## To be done
Below are records to transcribe exactly, without their pictures.

(Spatial data with pictures)
'''

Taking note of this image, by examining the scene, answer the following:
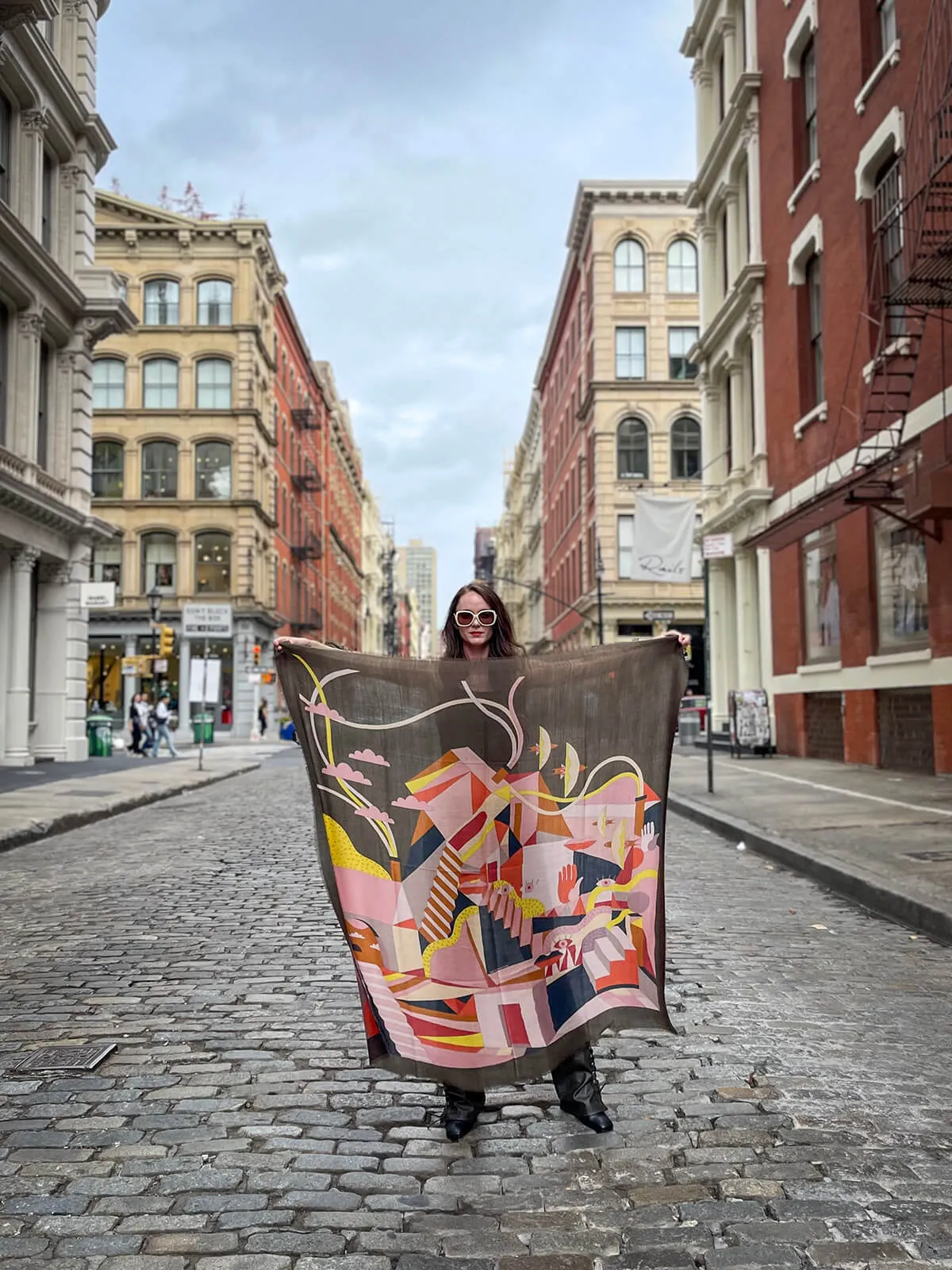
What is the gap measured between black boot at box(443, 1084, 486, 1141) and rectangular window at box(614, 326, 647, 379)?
47908 mm

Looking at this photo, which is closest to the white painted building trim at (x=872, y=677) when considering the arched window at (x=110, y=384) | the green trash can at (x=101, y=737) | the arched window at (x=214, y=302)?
the green trash can at (x=101, y=737)

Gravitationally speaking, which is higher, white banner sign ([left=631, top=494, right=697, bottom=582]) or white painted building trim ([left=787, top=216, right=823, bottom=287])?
white painted building trim ([left=787, top=216, right=823, bottom=287])

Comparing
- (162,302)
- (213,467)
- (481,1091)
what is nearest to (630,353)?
(213,467)

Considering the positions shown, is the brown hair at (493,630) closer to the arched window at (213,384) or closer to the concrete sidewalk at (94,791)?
the concrete sidewalk at (94,791)

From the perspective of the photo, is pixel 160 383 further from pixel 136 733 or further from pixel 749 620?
pixel 749 620

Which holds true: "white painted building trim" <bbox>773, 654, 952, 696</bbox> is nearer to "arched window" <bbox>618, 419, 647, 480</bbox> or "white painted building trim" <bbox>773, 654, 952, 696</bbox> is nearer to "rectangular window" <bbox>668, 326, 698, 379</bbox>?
"arched window" <bbox>618, 419, 647, 480</bbox>

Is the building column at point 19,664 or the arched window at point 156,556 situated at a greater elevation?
the arched window at point 156,556

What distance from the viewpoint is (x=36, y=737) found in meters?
24.8

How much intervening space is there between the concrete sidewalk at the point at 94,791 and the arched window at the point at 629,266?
3073 centimetres

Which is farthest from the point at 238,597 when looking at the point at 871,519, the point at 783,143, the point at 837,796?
the point at 837,796

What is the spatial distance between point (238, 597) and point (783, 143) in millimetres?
31129

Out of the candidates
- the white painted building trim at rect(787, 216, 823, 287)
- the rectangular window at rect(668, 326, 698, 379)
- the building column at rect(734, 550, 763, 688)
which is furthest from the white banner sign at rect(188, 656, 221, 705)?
the rectangular window at rect(668, 326, 698, 379)

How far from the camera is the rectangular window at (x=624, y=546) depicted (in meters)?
48.5

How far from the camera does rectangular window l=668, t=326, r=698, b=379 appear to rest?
1948 inches
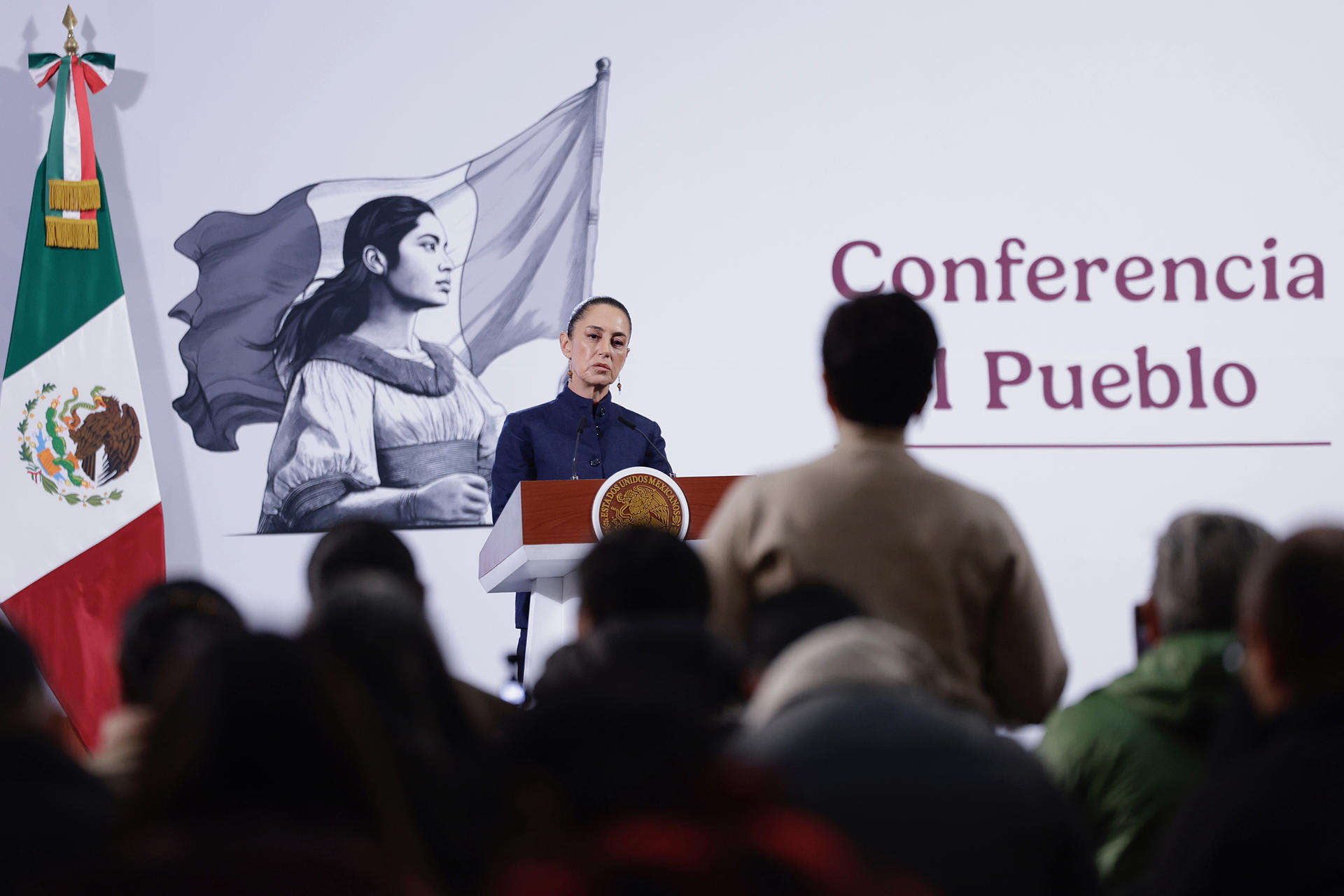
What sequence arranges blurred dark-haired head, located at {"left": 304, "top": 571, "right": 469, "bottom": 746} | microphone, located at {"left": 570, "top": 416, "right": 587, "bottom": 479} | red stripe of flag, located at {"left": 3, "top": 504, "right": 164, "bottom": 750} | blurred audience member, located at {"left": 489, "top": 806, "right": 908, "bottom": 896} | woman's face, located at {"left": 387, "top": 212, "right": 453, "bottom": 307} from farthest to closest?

'''

## Response for this exercise
Taking note of this image, by examining the scene, answer the following:
What is the gap measured between black boot at box(443, 1084, 486, 1141) and rectangular window at box(614, 326, 647, 379)?
47908 mm

Looking at this photo, which is closest to the white painted building trim at (x=872, y=677) when considering the arched window at (x=110, y=384) | the green trash can at (x=101, y=737) | the arched window at (x=214, y=302)?
the green trash can at (x=101, y=737)

Gravitationally speaking, which is higher, white banner sign ([left=631, top=494, right=697, bottom=582]) or white painted building trim ([left=787, top=216, right=823, bottom=287])?
white painted building trim ([left=787, top=216, right=823, bottom=287])

Comparing
- (162,302)
- (213,467)
- (481,1091)
what is nearest to (630,353)?
(213,467)

Considering the positions shown, is the brown hair at (493,630) closer to the arched window at (213,384) or closer to the concrete sidewalk at (94,791)?
the concrete sidewalk at (94,791)

From the perspective of the photo, is pixel 160 383 further from pixel 136 733 or further from pixel 749 620?
pixel 749 620

Which holds true: "white painted building trim" <bbox>773, 654, 952, 696</bbox> is nearer to "arched window" <bbox>618, 419, 647, 480</bbox> or "white painted building trim" <bbox>773, 654, 952, 696</bbox> is nearer to "rectangular window" <bbox>668, 326, 698, 379</bbox>?
"arched window" <bbox>618, 419, 647, 480</bbox>

Is the building column at point 19,664 or the arched window at point 156,556 situated at a greater elevation?
the arched window at point 156,556

What distance from the viewpoint is (x=36, y=737) found in meters?
24.8

How much intervening space is there between the concrete sidewalk at the point at 94,791 and the arched window at the point at 629,266?
3073 centimetres

Which is farthest from the point at 238,597 when looking at the point at 871,519, the point at 783,143, the point at 837,796?
the point at 837,796

What is the spatial distance between point (238, 597) and point (783, 143) in millimetres?
31129

Out of the candidates
- the white painted building trim at rect(787, 216, 823, 287)
- the rectangular window at rect(668, 326, 698, 379)
- the building column at rect(734, 550, 763, 688)
which is furthest from the white banner sign at rect(188, 656, 221, 705)?
the rectangular window at rect(668, 326, 698, 379)

How far from the camera is the rectangular window at (x=624, y=546) depicted (in meters)?
48.5

How far from the camera does rectangular window l=668, t=326, r=698, b=379 appear to rest?
1948 inches
What sequence arranges blurred dark-haired head, located at {"left": 304, "top": 571, "right": 469, "bottom": 746} | microphone, located at {"left": 570, "top": 416, "right": 587, "bottom": 479} | red stripe of flag, located at {"left": 3, "top": 504, "right": 164, "bottom": 750} | blurred audience member, located at {"left": 489, "top": 806, "right": 908, "bottom": 896} | woman's face, located at {"left": 387, "top": 212, "right": 453, "bottom": 307} from farthest to closest?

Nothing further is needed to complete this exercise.